11. He has also relied upon the judgment of the learned Single Judge of this Court in support of the aforesaid contention in the case of Maharashtra State Road Development Corporation Ltd. v. Larsen & Toubro Ltd. and Anr., reported in 2004 (2) ALL MR 315 and also relied upon judgment of the Supreme Court in the case of A.B.C. Laminart Pvt. Ltd. and Anr. v. A.P. Agencies, Salem reported in : 2SCR1a , particularly paragraph 15 of the said judgment.

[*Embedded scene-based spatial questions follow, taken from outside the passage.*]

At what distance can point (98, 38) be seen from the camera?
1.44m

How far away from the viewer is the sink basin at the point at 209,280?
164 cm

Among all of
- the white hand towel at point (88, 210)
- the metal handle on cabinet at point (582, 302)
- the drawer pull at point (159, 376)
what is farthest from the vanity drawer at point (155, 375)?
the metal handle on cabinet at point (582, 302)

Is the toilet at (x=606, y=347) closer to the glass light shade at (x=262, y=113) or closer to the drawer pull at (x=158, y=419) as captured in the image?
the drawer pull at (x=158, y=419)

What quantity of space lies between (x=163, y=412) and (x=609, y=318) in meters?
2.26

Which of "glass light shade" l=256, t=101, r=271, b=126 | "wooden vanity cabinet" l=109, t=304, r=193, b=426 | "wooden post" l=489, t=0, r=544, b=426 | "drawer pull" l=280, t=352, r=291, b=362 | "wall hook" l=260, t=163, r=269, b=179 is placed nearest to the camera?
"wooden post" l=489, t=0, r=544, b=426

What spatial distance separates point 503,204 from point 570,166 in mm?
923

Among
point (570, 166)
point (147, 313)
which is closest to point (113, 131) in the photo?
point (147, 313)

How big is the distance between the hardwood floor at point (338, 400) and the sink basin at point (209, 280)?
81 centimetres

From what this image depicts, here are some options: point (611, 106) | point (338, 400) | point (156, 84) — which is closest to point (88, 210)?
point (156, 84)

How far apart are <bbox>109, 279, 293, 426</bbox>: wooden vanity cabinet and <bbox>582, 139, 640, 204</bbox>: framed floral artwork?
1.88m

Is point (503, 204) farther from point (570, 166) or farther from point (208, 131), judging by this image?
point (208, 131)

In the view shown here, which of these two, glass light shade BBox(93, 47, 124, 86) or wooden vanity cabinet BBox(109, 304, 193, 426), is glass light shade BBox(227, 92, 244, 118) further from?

12. On the other hand, the learned counsel for the plaintiffs has contended that in so far as the law as to the jurisdiction is concerned, it is well settled by the judgment of the Apex Court in the case of Patel Roadways Limited v. Prasad Trading Company reported in : 3SCR391 , particularly paras 7, 8 and 9. The learned counsel for the plaintiffs has also relied upon rule 192 of Brussel Convention to support his contention that the country in which the contract is concluded will be presumed that the contract is most closely connected with that country and it has been contended that, therefore, this Court shall have jurisdiction. The said rule 192 sub rules (3) and (4) which are relevant for the purpose of the considering the argument of the learned counsel for the plaintiffs are reproduced hereinunder:-
(3) If the country in which, at the time the contract is concluded, the carrier has his principal place of business is also the country in which the place of loading or the place of discharge or the principal place of business of the consignor is situated, it will be presumed that the contract is most closely connected with that country.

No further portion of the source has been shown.